» TASK PROMPT
Can you retype all of the entries below exactly, leaving the pictures out of your answer?

» DATASET CONTENT
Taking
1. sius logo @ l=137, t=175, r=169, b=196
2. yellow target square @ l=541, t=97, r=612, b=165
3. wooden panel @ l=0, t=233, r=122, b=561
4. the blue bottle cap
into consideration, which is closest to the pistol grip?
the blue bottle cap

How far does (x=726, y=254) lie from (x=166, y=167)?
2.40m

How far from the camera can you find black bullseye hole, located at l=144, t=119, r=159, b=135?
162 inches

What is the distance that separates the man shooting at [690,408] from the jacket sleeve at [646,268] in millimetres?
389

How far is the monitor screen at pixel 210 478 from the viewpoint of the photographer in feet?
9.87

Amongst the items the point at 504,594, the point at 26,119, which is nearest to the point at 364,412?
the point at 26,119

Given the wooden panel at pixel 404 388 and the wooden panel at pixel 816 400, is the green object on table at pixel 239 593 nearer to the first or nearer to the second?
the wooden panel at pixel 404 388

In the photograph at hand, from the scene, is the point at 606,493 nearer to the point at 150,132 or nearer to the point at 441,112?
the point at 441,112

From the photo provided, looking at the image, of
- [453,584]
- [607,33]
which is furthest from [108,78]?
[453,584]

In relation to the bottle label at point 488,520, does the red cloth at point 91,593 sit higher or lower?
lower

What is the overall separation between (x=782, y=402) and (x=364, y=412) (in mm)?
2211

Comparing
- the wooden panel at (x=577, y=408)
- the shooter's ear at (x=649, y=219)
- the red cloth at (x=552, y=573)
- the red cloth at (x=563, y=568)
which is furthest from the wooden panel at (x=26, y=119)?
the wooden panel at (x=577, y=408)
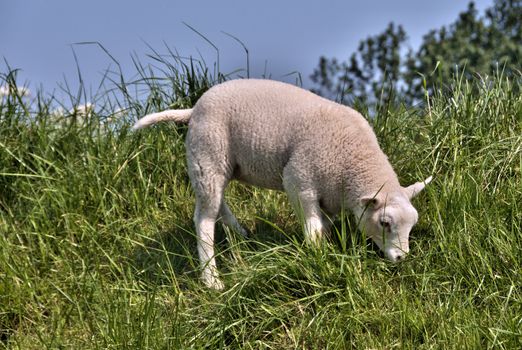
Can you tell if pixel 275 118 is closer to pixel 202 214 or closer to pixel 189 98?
pixel 202 214

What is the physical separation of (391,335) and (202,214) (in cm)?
152

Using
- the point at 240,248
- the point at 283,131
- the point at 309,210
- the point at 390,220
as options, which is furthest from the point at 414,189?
the point at 240,248

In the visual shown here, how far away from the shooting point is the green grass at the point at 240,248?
14.5ft

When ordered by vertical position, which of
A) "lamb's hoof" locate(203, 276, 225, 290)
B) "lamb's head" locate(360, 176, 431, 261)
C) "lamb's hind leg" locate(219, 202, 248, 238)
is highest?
"lamb's head" locate(360, 176, 431, 261)

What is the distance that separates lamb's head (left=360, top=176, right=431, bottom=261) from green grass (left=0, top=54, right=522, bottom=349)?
0.10 meters

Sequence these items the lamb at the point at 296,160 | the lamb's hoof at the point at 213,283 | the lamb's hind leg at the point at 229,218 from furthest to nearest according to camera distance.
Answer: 1. the lamb's hind leg at the point at 229,218
2. the lamb's hoof at the point at 213,283
3. the lamb at the point at 296,160

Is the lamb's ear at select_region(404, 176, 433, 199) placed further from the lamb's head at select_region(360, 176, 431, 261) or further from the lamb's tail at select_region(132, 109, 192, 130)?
the lamb's tail at select_region(132, 109, 192, 130)

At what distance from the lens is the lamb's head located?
4.69 meters

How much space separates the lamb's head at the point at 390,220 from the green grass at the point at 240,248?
0.10 m

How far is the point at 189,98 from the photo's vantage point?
6668 mm

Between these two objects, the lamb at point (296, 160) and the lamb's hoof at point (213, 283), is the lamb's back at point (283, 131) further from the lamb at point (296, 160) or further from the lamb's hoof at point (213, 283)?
the lamb's hoof at point (213, 283)

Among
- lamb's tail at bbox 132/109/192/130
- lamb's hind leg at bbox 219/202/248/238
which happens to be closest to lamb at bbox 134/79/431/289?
lamb's tail at bbox 132/109/192/130

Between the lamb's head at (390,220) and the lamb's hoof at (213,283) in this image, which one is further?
the lamb's hoof at (213,283)

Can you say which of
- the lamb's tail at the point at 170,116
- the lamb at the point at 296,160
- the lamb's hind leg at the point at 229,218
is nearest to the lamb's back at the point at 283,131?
the lamb at the point at 296,160
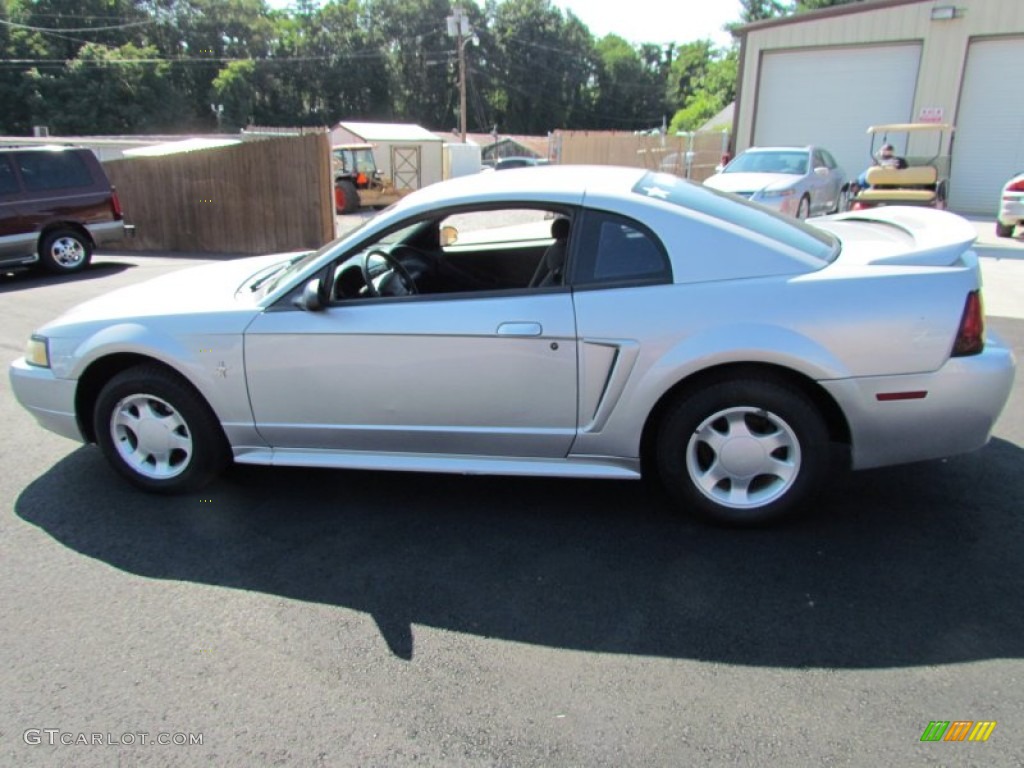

» RESULT FOR THIS EXERCISE
Taking
1. sius logo @ l=137, t=175, r=169, b=196
2. yellow target square @ l=541, t=97, r=612, b=165
3. wooden panel @ l=0, t=233, r=122, b=561
4. the blue bottle cap
into consideration, which is closest to the pistol grip?
the blue bottle cap

How far does (x=726, y=254) lie from (x=166, y=167)?
2.40m

How far from the camera can you find black bullseye hole, located at l=144, t=119, r=159, b=135?
162 inches

What is the distance that separates the man shooting at [690,408] from the jacket sleeve at [646,268] in millimetres?
389

How far is the monitor screen at pixel 210 478 from the viewpoint of the photographer in feet?
9.87

Amongst the items the point at 504,594, the point at 26,119, which is nearest to the point at 364,412?
the point at 26,119

Given the wooden panel at pixel 404 388 and the wooden panel at pixel 816 400, is the green object on table at pixel 239 593 nearer to the first or nearer to the second?
the wooden panel at pixel 404 388

In the photograph at hand, from the scene, is the point at 606,493 nearer to the point at 150,132 or nearer to the point at 441,112?
the point at 441,112

From the photo provided, looking at the image, of
- [453,584]
- [607,33]
which is furthest from [108,78]?
[453,584]

In relation to the bottle label at point 488,520, does the red cloth at point 91,593 sit higher or lower?
lower

What is the overall separation between (x=782, y=402) and (x=364, y=412) (in mm)?
2211

Comparing
- the wooden panel at (x=577, y=408)
- the shooter's ear at (x=649, y=219)
- the red cloth at (x=552, y=573)
- the red cloth at (x=563, y=568)
which is furthest from the wooden panel at (x=26, y=119)?
the wooden panel at (x=577, y=408)
Can you tell if pixel 275 118 is closer to pixel 202 214 or closer to pixel 189 98?
pixel 202 214

What is the physical separation of (391,335) and (202,214) (in cm)?
152

Using
- the point at 240,248
- the point at 283,131
- the point at 309,210
- the point at 390,220
as options, which is furthest from the point at 414,189?
the point at 240,248

In the visual shown here, how far away from the shooting point is the green grass at the point at 240,248?
14.5ft

When ordered by vertical position, which of
A) "lamb's hoof" locate(203, 276, 225, 290)
B) "lamb's head" locate(360, 176, 431, 261)
C) "lamb's hind leg" locate(219, 202, 248, 238)
is highest?
"lamb's head" locate(360, 176, 431, 261)

What is the distance that separates lamb's head (left=360, top=176, right=431, bottom=261) from green grass (left=0, top=54, right=522, bottom=349)?
0.10 meters

Sequence these items the lamb at the point at 296,160 | the lamb's hoof at the point at 213,283 | the lamb's hind leg at the point at 229,218 from furthest to nearest according to camera distance.
Answer: 1. the lamb's hind leg at the point at 229,218
2. the lamb's hoof at the point at 213,283
3. the lamb at the point at 296,160

Is the lamb's ear at select_region(404, 176, 433, 199) placed further from the lamb's head at select_region(360, 176, 431, 261) or further from the lamb's tail at select_region(132, 109, 192, 130)?
the lamb's tail at select_region(132, 109, 192, 130)

At what distance from the lens is the lamb's head located?
4.69 meters

How much space separates the lamb's head at the point at 390,220 from the green grass at the point at 240,248?
0.10 m

How far is the point at 189,98 from the photo's vantage point?
6668 mm

Between these two objects, the lamb at point (296, 160) and the lamb's hoof at point (213, 283), is the lamb's back at point (283, 131) further from the lamb at point (296, 160) or further from the lamb's hoof at point (213, 283)?
the lamb's hoof at point (213, 283)

Among
- lamb's tail at bbox 132/109/192/130
- lamb's hind leg at bbox 219/202/248/238
which happens to be closest to lamb at bbox 134/79/431/289?
lamb's tail at bbox 132/109/192/130

Between the lamb's head at (390,220) and the lamb's hoof at (213,283) in this image, which one is further?
the lamb's hoof at (213,283)

Can you say which of
- the lamb's tail at the point at 170,116
- the lamb at the point at 296,160
- the lamb's hind leg at the point at 229,218
is nearest to the lamb's back at the point at 283,131?
the lamb at the point at 296,160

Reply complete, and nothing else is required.